Still Treated Differently, Even after NaturalizationEmigrant Sensibility in the Age of Globalization: A Vietnamese Woman Who Became a Korean Citizen②*Editor’s note: Vacation, business travel, migrant labor, language study, study abroad, international marriage, immigration—many of us have such experiences of crossing national borders, and there are many immigrants living in our country. Ilda examines the emigrant sensibility we will need in order to live equally and peacefully in the age of globalization. This series is supported by the Korea Press Foundation’s Press Promotion Fund.
Marrying a Korean man
While I was living a lonely life as an illegal alien after my labor contract ended, I met the man who would become my husband when I was visiting the house of a friend who had married a Korean man. When we first met, I didn’t notice anything special about him, but he liked me and asked me out, and as I spent more time with him, his reliability began to grow on me. The idea of being able to live proudly in Korea without worrying about my visa helped me decide to marry him.
We’ve now been married 7 years, and our daughter is already 5 years old. Married life hasn’t always been as happy as I’d imagined it would be. But I think that this is what human life is like, and that we always have to work enthusiastically toward becoming happier.

● Directive 1: In every one of the records, switch "cordless" to "battery-powered" and write the lines out again with nothing else changed. Leave the pictures out of your answer.
These records are unrelated to the naturalization text.

● Data entries:
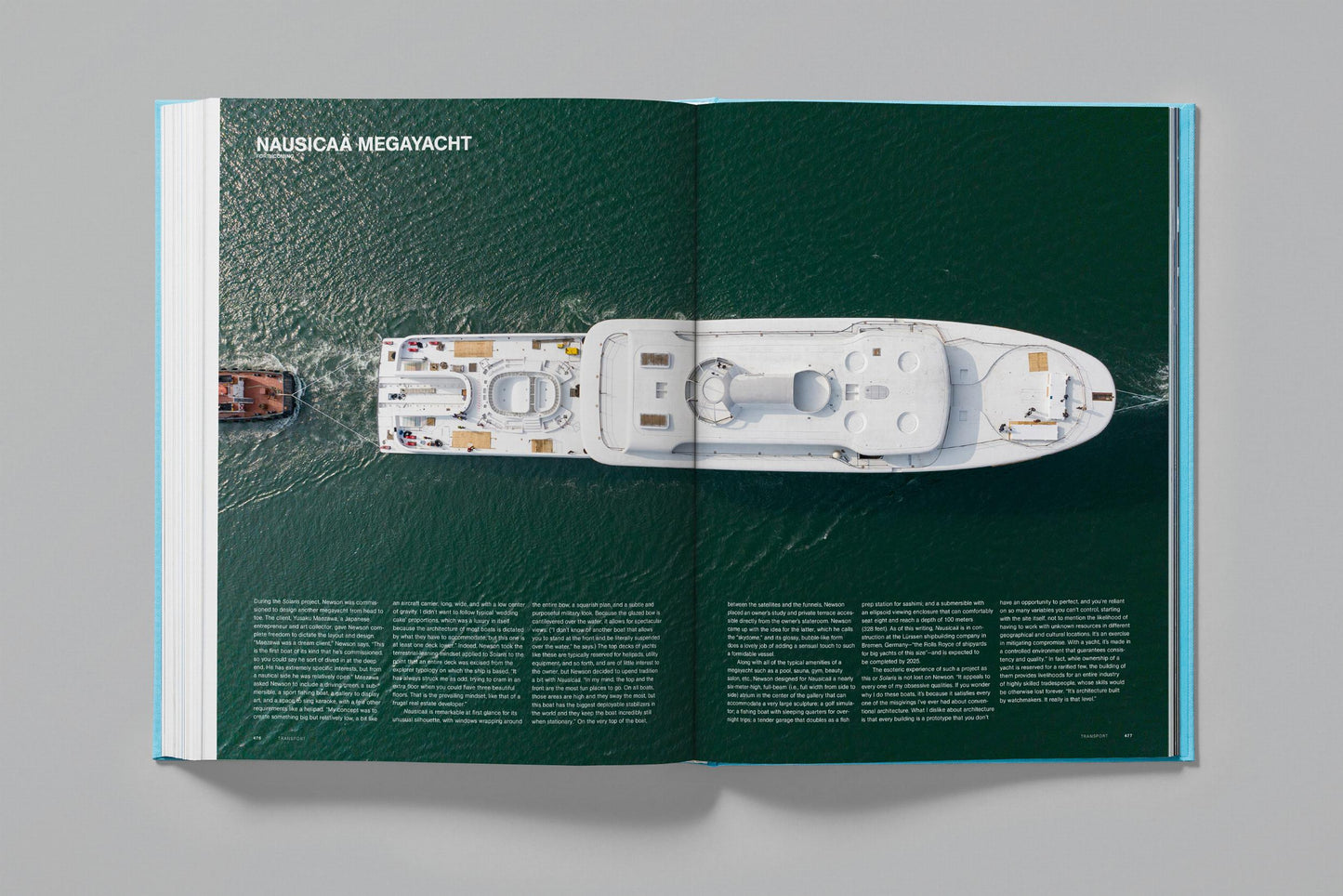 Marc Newson. Works 84-24 (English)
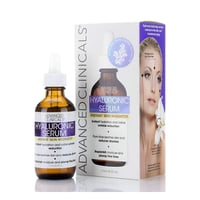 سيروم حمض الهيالورونيك من ادفانسد كلينكالز - 52مل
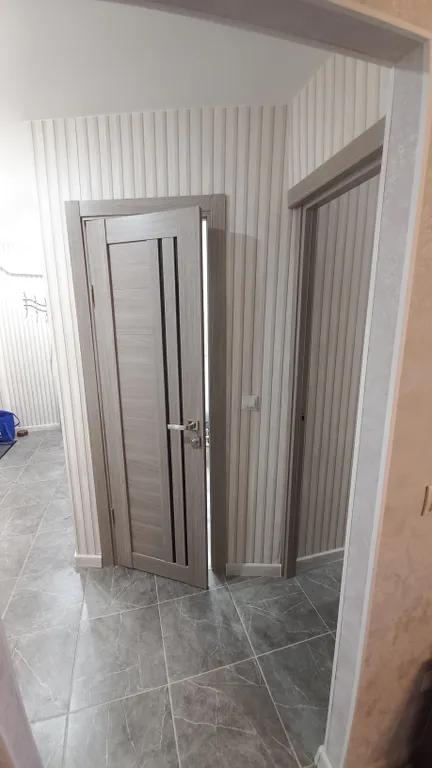 Квартира Уютная квартира рядом с Кубанским Университетом — Краснодар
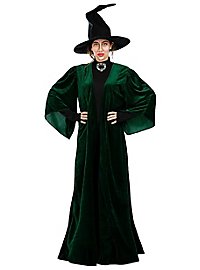 Harry Potter - Déguisement Minerva McGonagall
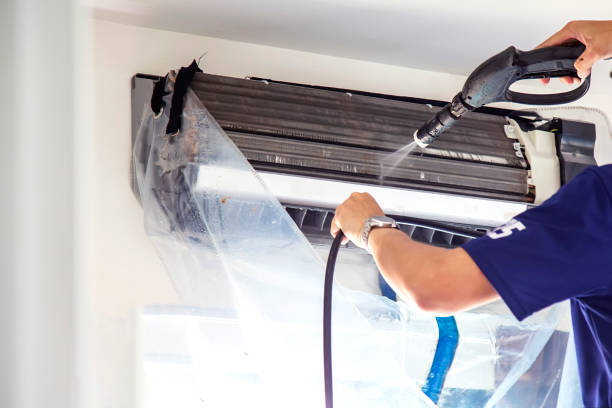 Best Best Air Duct Cleaning Company  in Mystic Island, NJ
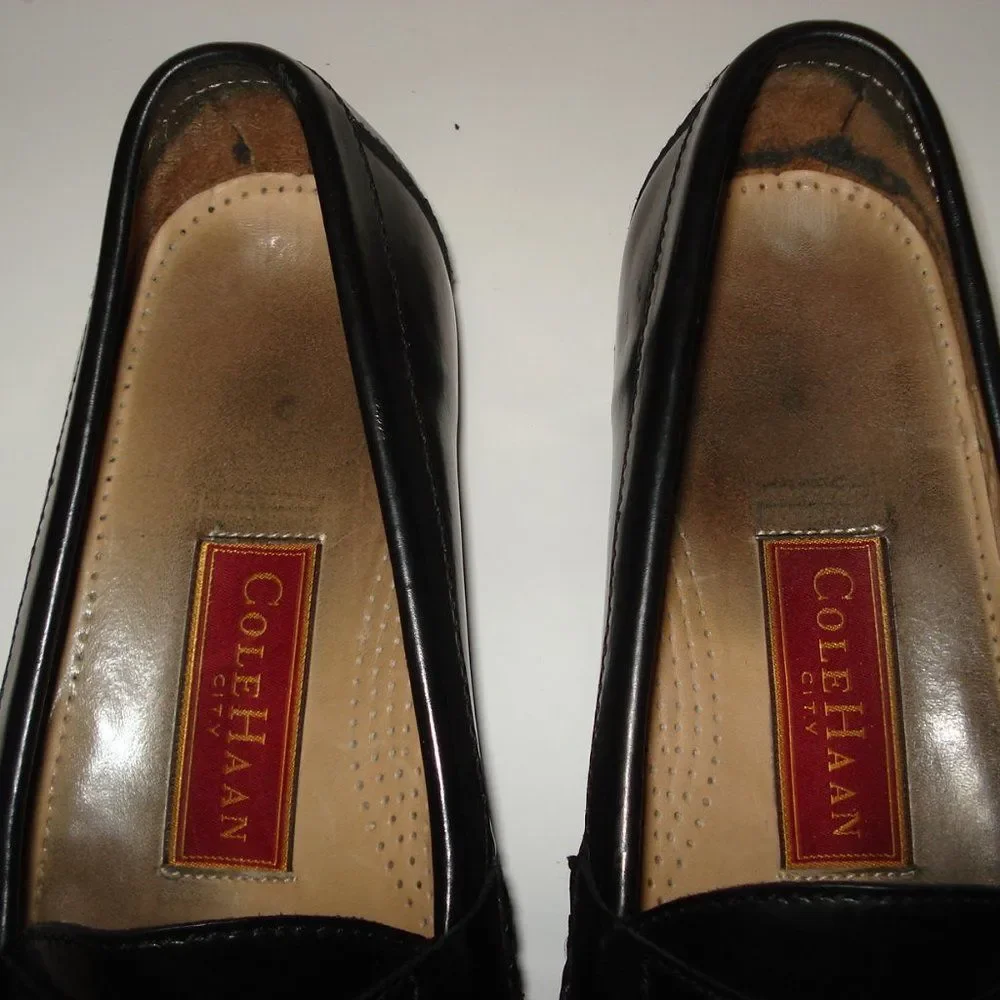 Cole Haan this great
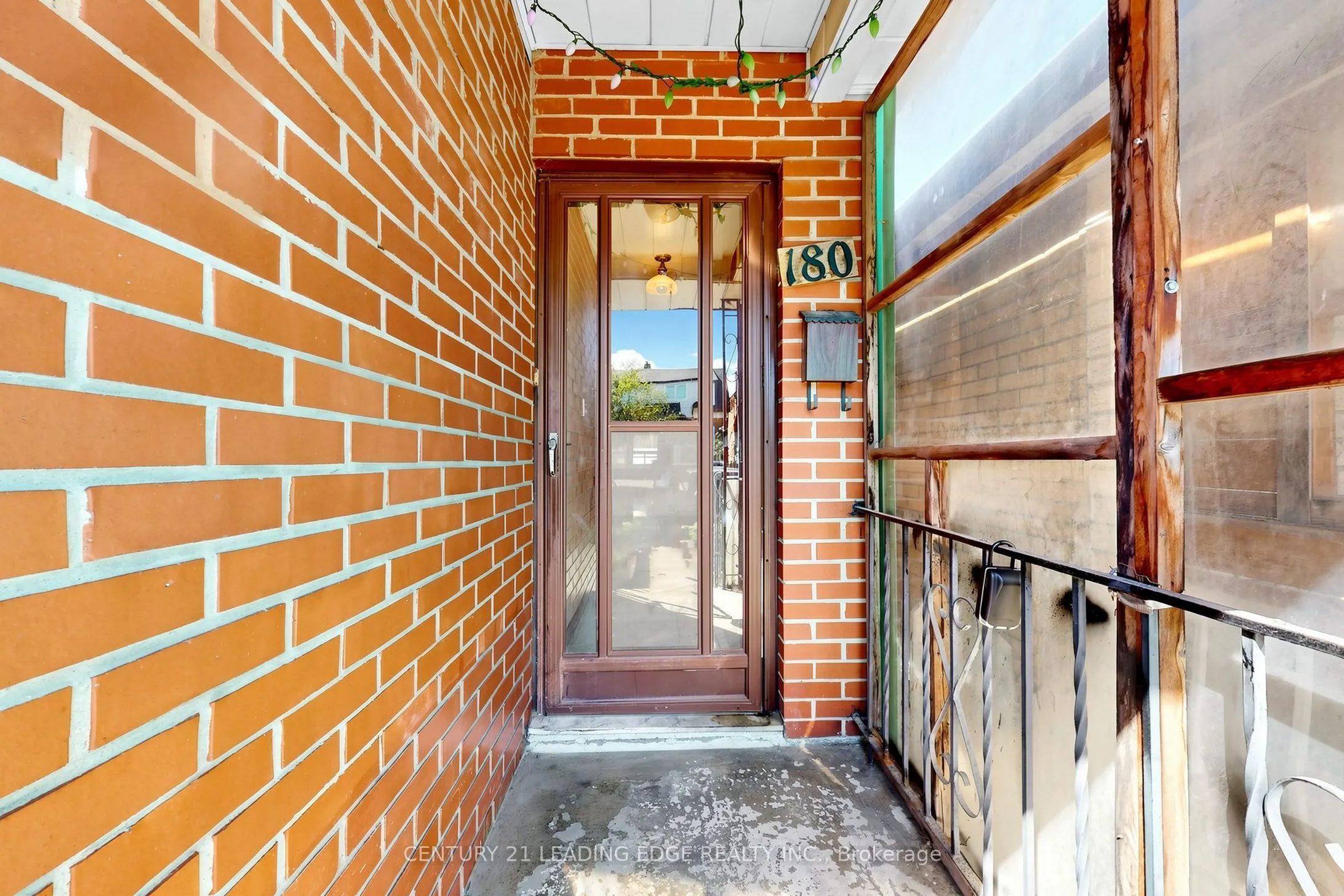 180 Gilbert Avenue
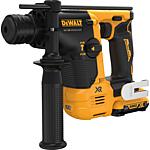 DeWALT 12V DCH072NT cordless hammer drill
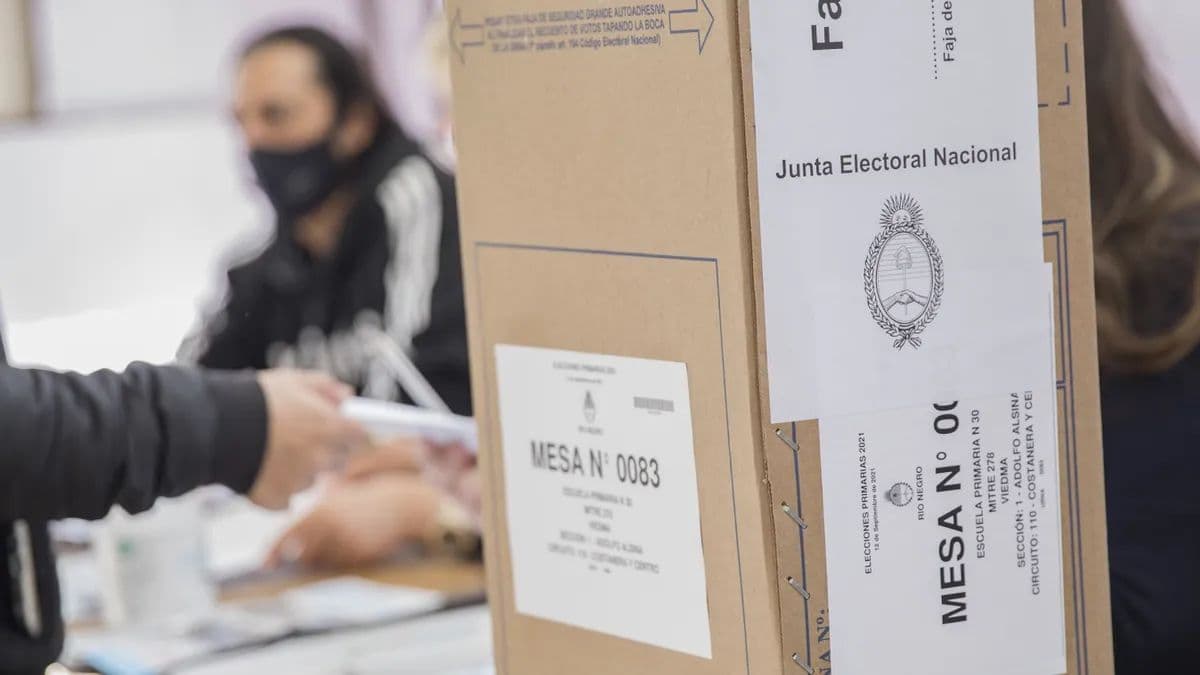 Transición electoral: ¿la de 2023 se puede parecer a la de 2015?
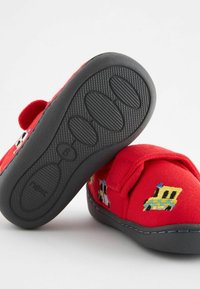 Next MUTED  - Pantofole - red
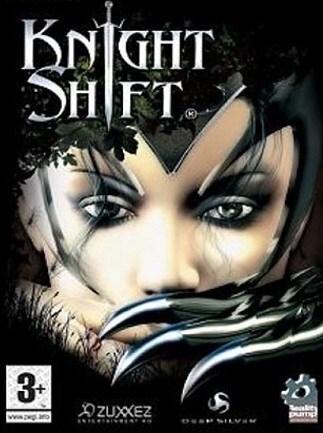 Knightshift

● Directive 2: Please duplicate the naturalization text from "Still Treated Differently, Even" to "Press Promotion Fund.".

● Expected output 1:
 Marc Newson. Works 84-24 (English)
 سيروم حمض الهيالورونيك من ادفانسد كلينكالز - 52مل
 Квартира Уютная квартира рядом с Кубанским Университетом — Краснодар
 Harry Potter - Déguisement Minerva McGonagall
 Best Best Air Duct Cleaning Company  in Mystic Island, NJ
 Cole Haan this great
 180 Gilbert Avenue
 DeWALT 12V DCH072NT battery-powered hammer drill
 Transición electoral: ¿la de 2023 se puede parecer a la de 2015?
 Next MUTED  - Pantofole - red
 Knightshift

● Expected output 2:
Still Treated Differently, Even after NaturalizationEmigrant Sensibility in the Age of Globalization: A Vietnamese Woman Who Became a Korean Citizen②*Editor’s note: Vacation, business travel, migrant labor, language study, study abroad, international marriage, immigration—many of us have such experiences of crossing national borders, and there are many immigrants living in our country. Ilda examines the emigrant sensibility we will need in order to live equally and peacefully in the age of globalization. This series is supported by the Korea Press Foundation’s Press Promotion Fund.